Философская оттепель и падение догматического марксизма в России. Философский факультет МГУ им. М. В. Ломоносова в воспоминаниях его выпускников - стр. 36
Через всю Сибирь и Маньчжурию мы прибыли в Корею, но не в сам Пхеньян, который наиболее часто подвергался бомбардировкам американской авиации. У встречавшего нас представителя министерства образования КНДР, советского корейца Пака, спросили, почему они потребовали для философского факультета именно историка философии. Он, ухмыляясь, ответил, что историк философии может преподавать диамат-истмат, а обратное, как правило, невозможно. Мне оставалось пожать плечами (диамат-истмат я многократно преподавал в различных вузах Союза в период от защиты диссертации и возвращения на философский факультет МГУ). Через несколько дней меня и Юрьева повезли в сопки в 50–60 километрах от столичного Пхеньяна, где в ряде «чиби» (большие, просторные деревенские дома) располагался Университет им. Ким Ир Сена. Пришел и представился в качестве и. о. ректора еще один советский кореец Ю Сен Хун. Приятный человек, он в дальнейшем просил именовать его «Сергей Павлович». Он прибавил при этом, что подлинный ректор в какой-то военной ситуации утонул в реке Тедонган и теперь он, проректор, исполняет обязанности ректора до конца войны (заключения перемирия). Министерство назначило меня его советником.
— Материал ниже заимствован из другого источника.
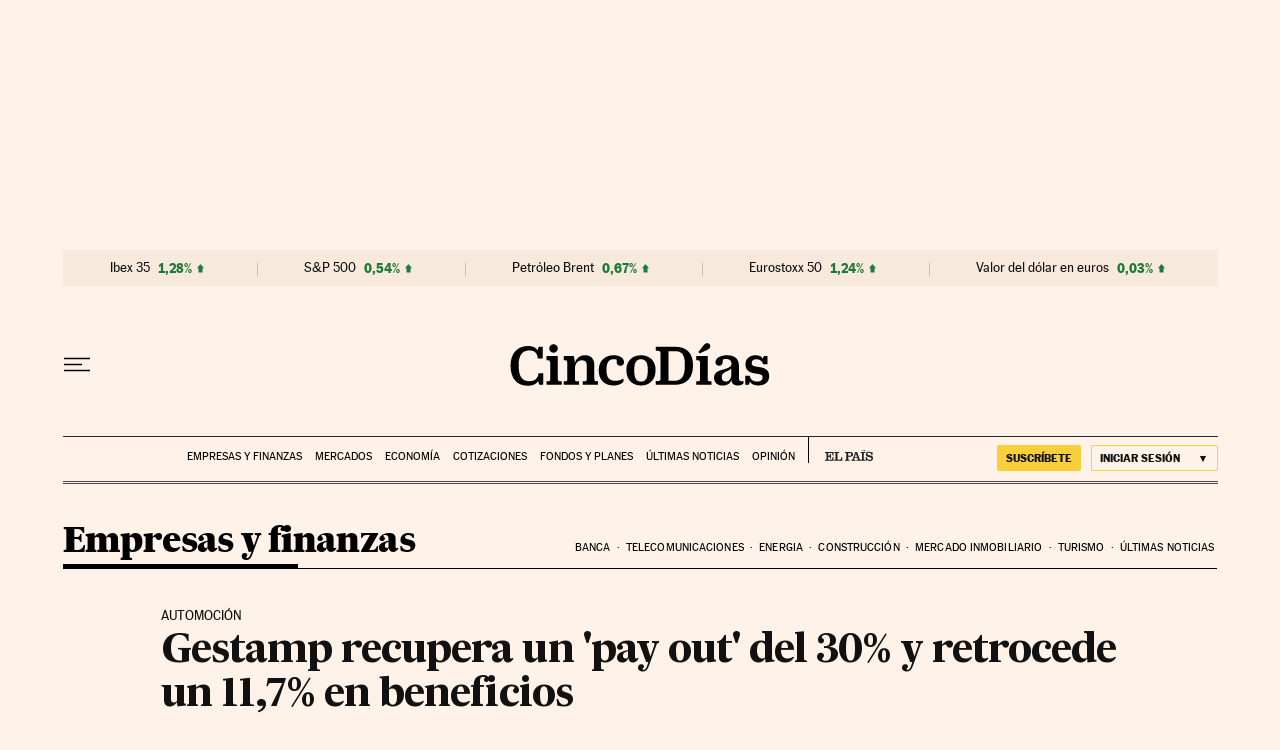

--- FILE ---
content_type: application/javascript; charset=utf-8
request_url: https://fundingchoicesmessages.google.com/f/AGSKWxVT4eQ7bZG3L7vLp81GEPxSWZiLmHiDekv5ErHQdjzLXyN7305U9j93Z_vTs6YwRz5wcg9O8X9MuTt-aPzdFKbOt7w8_fEUMoqwvVksAaV1p4H3RFtLarzTbue6xepOtqtmwmREYz5QzJFNHQnoD7eLQnbS9bO5XxI6COEJX690tePDNTfjQQcIibJK/_/side-ads-_ad_change./ads/js./camaoAdsenseHomepage./ads/article-
body_size: -1290
content:
window['32507f3a-0c4e-41d5-8836-21a36bf1c5d4'] = true;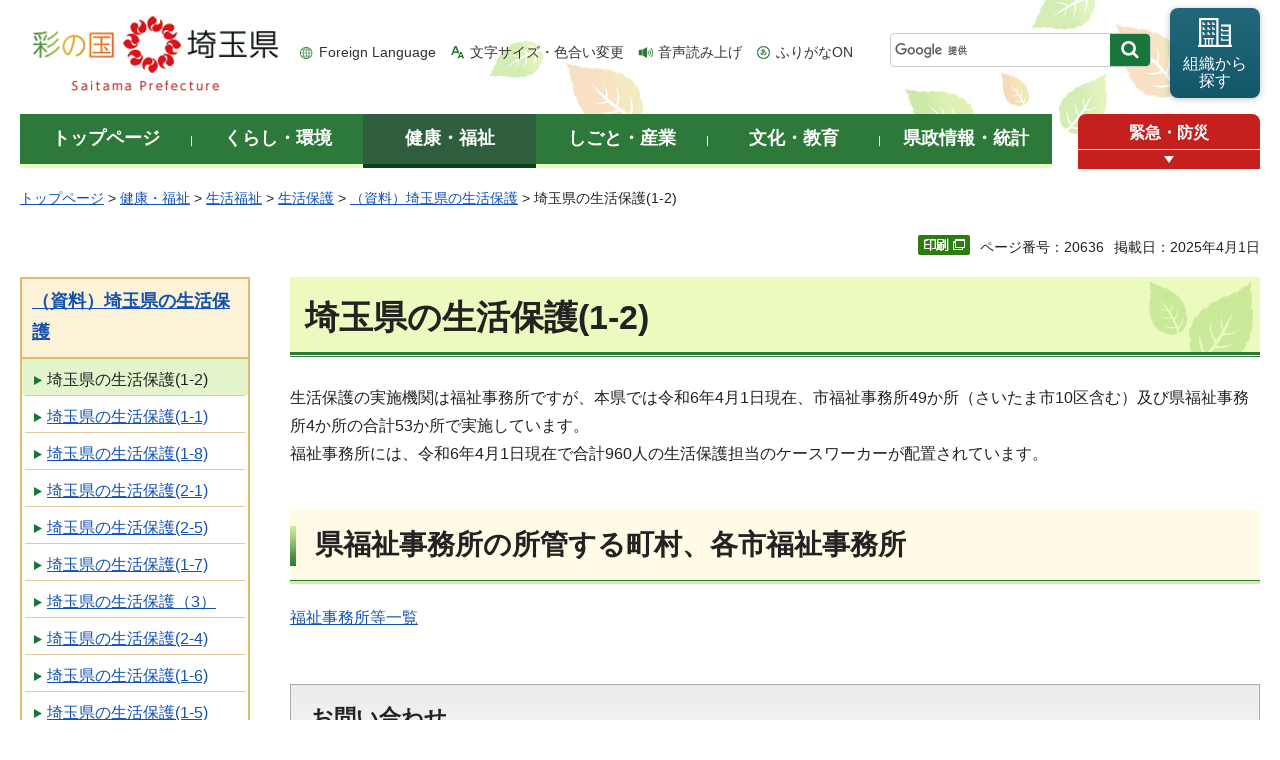

--- FILE ---
content_type: application/javascript
request_url: http://www.pref.saitama.lg.jp.cache.yimg.jp/shared/site_rn/js/keyword.js?_=1768868894075
body_size: 157
content:
会計年度任用職員 募集
人事異動
コバトン
熊
自動販売機
高校入試
食堂
インフルエンザ
浄化槽
ネーミングライツ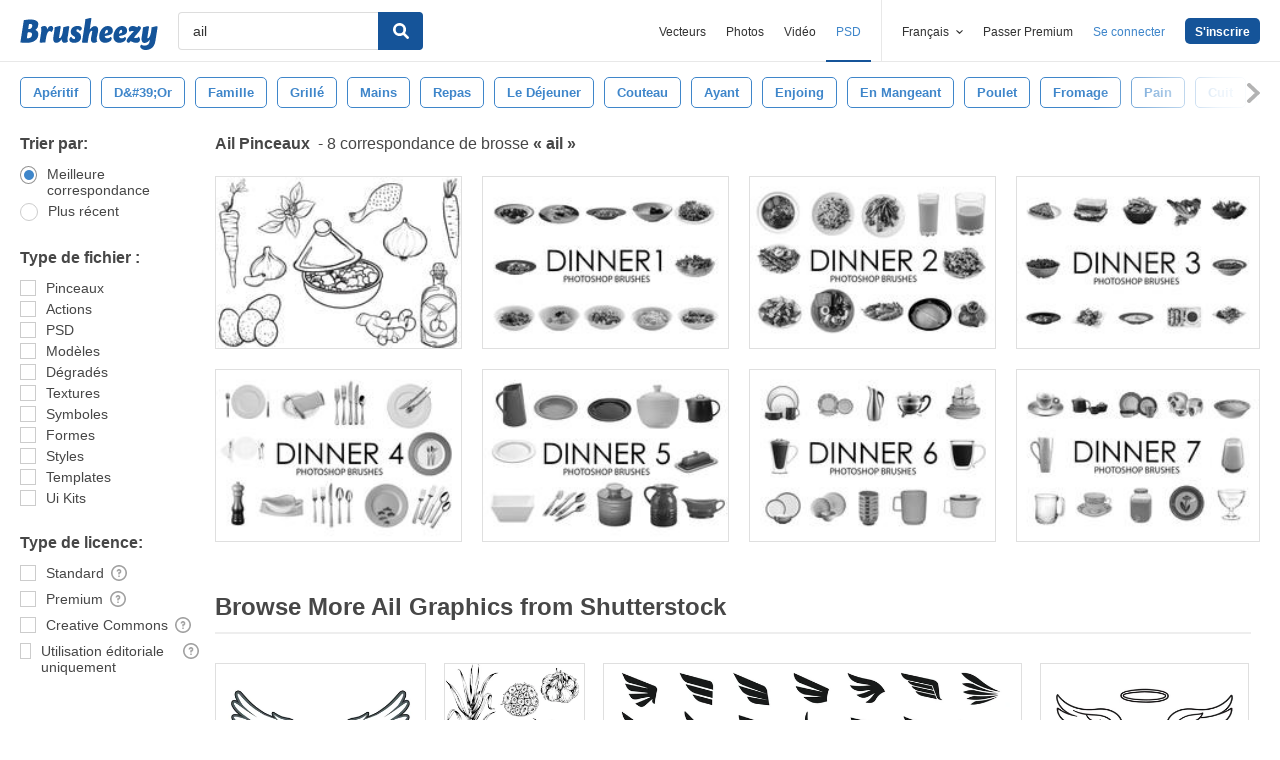

--- FILE ---
content_type: text/plain;charset=UTF-8
request_url: https://c.pub.network/v2/c
body_size: -112
content:
654abba0-c59f-4398-97cd-67d035ea99a5

--- FILE ---
content_type: text/plain;charset=UTF-8
request_url: https://c.pub.network/v2/c
body_size: -262
content:
f80fac84-9fd9-4642-b078-e172d625cc12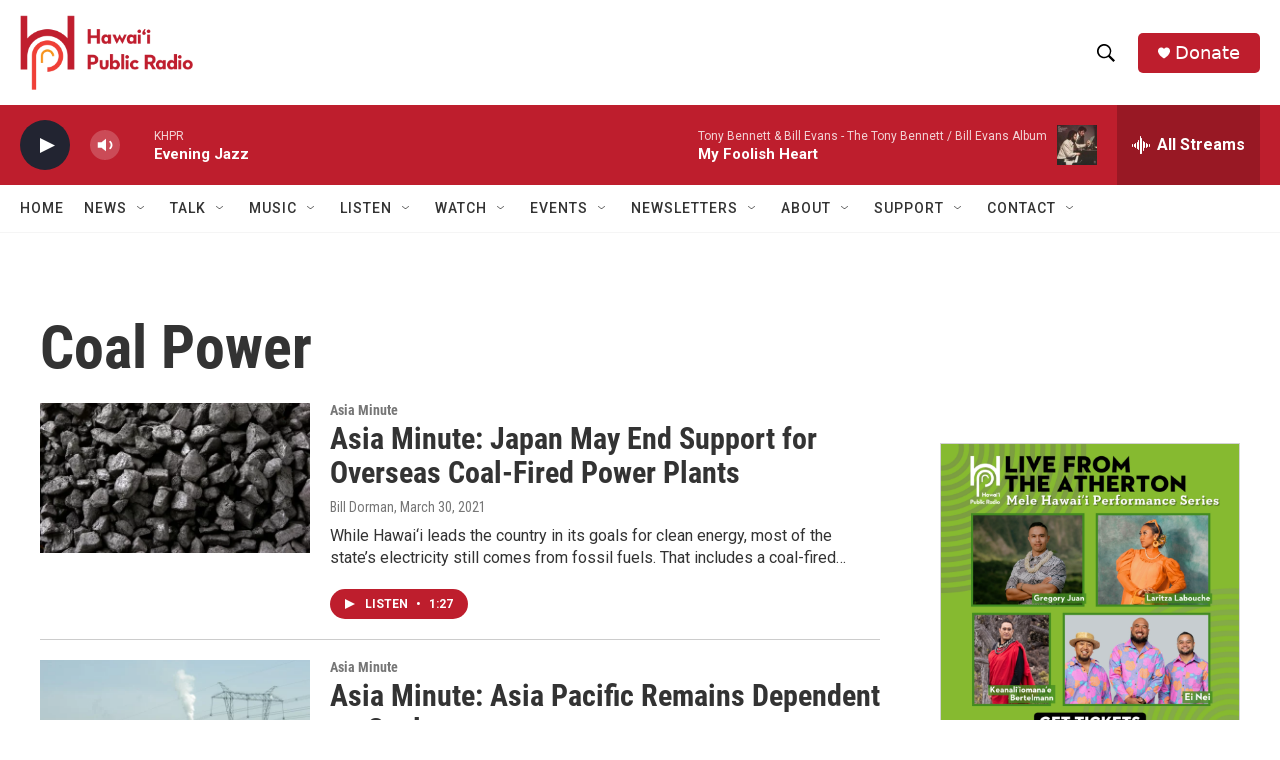

--- FILE ---
content_type: text/html; charset=utf-8
request_url: https://www.google.com/recaptcha/api2/aframe
body_size: 257
content:
<!DOCTYPE HTML><html><head><meta http-equiv="content-type" content="text/html; charset=UTF-8"></head><body><script nonce="rXZMo4d5rj5O4roZi4GOkg">/** Anti-fraud and anti-abuse applications only. See google.com/recaptcha */ try{var clients={'sodar':'https://pagead2.googlesyndication.com/pagead/sodar?'};window.addEventListener("message",function(a){try{if(a.source===window.parent){var b=JSON.parse(a.data);var c=clients[b['id']];if(c){var d=document.createElement('img');d.src=c+b['params']+'&rc='+(localStorage.getItem("rc::a")?sessionStorage.getItem("rc::b"):"");window.document.body.appendChild(d);sessionStorage.setItem("rc::e",parseInt(sessionStorage.getItem("rc::e")||0)+1);localStorage.setItem("rc::h",'1768543771556');}}}catch(b){}});window.parent.postMessage("_grecaptcha_ready", "*");}catch(b){}</script></body></html>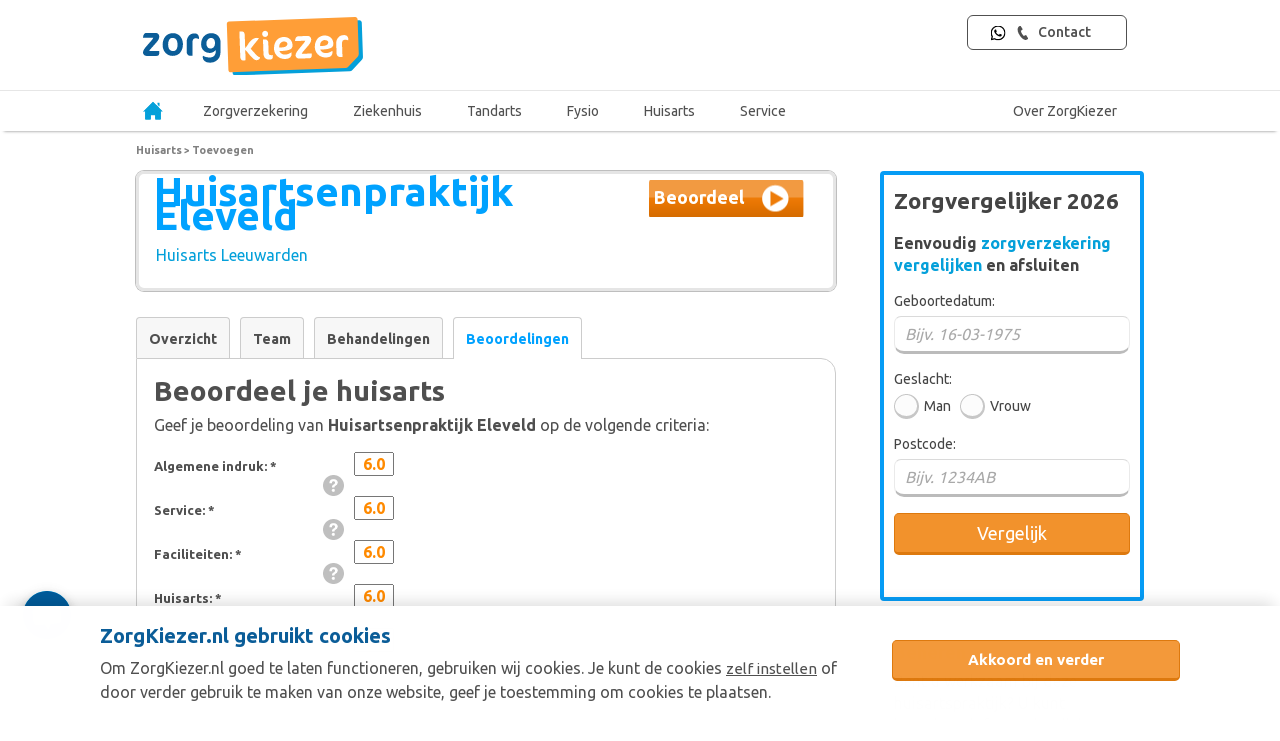

--- FILE ---
content_type: image/svg+xml
request_url: https://www.zorgkiezer.nl/media/images/icons/question.svg
body_size: 542
content:
<svg xmlns="http://www.w3.org/2000/svg" xmlns:xlink="http://www.w3.org/1999/xlink" width="21" height="21" viewBox="0 0 36 36"><defs><path id="a" d="M23.76 6.002c-9.94.133-17.89 8.3-17.758 18.24.133 9.937 8.299 17.889 18.239 17.756 9.938-.133 17.89-8.3 17.757-18.24-.133-9.937-8.3-17.889-18.238-17.756zm-.054 28.954l-.1-.001c-1.53-.045-2.61-1.173-2.566-2.681.043-1.483 1.148-2.559 2.629-2.559l.089.002c1.573.047 2.64 1.163 2.596 2.714-.044 1.487-1.132 2.525-2.648 2.525zm6.44-12.78c-.36.512-1.152 1.147-2.15 1.925l-1.098.758c-.603.469-.967.91-1.104 1.344-.107.341-.16.432-.17 1.127l-.001.176h-4.194l.012-.355c.051-1.459.087-2.317.692-3.026.948-1.113 3.04-2.46 3.13-2.518.3-.226.552-.483.74-.757.44-.607.635-1.085.635-1.555 0-.651-.193-1.254-.575-1.79-.368-.518-1.066-.78-2.075-.78-1.002 0-1.687.318-2.097.97-.422.67-.635 1.374-.635 2.093v.179H16.93l.008-.187c.112-2.649 1.057-4.556 2.809-5.669 1.1-.708 2.47-1.067 4.068-1.067 2.092 0 3.858.508 5.248 1.51 1.41 1.016 2.124 2.538 2.124 4.522 0 1.11-.35 2.153-1.043 3.1z"/></defs><g fill="none" fill-rule="evenodd" transform="translate(-6 -6)"><path d="M0 0h48v48H0z"/><use fill="#bfbfbf" fill-rule="nonzero" xlink:href="#a"/></g></svg>


--- FILE ---
content_type: text/plain
request_url: https://api.ipify.org/
body_size: -91
content:
18.227.49.194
Хотя в советском министерстве заверяли, что к нашему приезду будет заключено перемирие и мы будем работать в Пхеньяне, но оно заключено не было. В посольстве нам под сурдинку сказали, что Сталин «рекомендовал» Ким Ир Сену заключить перемирие лишь после того, как южане передадут всех пленных северокорейцев, а они (конечно, по указке американцев) говорили, что эти военнопленные не хотят возвращаться в КНДР. Так почти полтора года пришлось работать в условиях войны. Хотя нам прорыли в одной из сопок убежище от бомбежек, но были ситуации, когда при американских налетах приходилось ползать по земле.
Свои лекции я записывал, а мой корейский ассистент Ким, учившийся в Москве, переводил их на корейский язык и читал студентам, а их вопросы он переводил с моих слов. Однажды к нам прибыл сам Ким Ир Сен, довольно красивый мужчина, пригласивший нас с Юрьевым в хорошее чиби с большим залом. Состоялась довольно длительная беседа, которую переводил сам проректор-ректор. Он рассказывал вождю о трудностях физического существования университета, когда не столько в результате бомбежек, сколько в условиях сильнейших дождей (субтропики) разрушаются плохо построенные чиби и приходится строить новые. Вождь сказал, что надо тщательно изучить причины некачественности их постройки и, строя новые, не повторять ошибок. Позже я уяснил, что тогда и начиналось великое учение чучхе. Оно разрабатывалось, в частности, кандидатом философских наук нашего факультета (научный руководитель Д. М. Угринович) Хван Ден Обом, ставшим здесь секретарем ЦК Трудовой партии. Ким Ир Сен приобрел тогда огромный авторитет. О нем сочинили песню, которую, как гимн, стоя исполняли вначале каждого большого собрания. На лекции по диамату собирались довольно большие аудитории. Одним из особо частых пожеланий была просьба подробнее разъяснить закон диалектики, трактующий закономерность качественного скачка в силу количественных изменений. Заинтересованность в этом законе, подчеркивали многие прямо, позволяет твердо верить в то, что корейской республике удастся, минуя капитализм, построить социализм.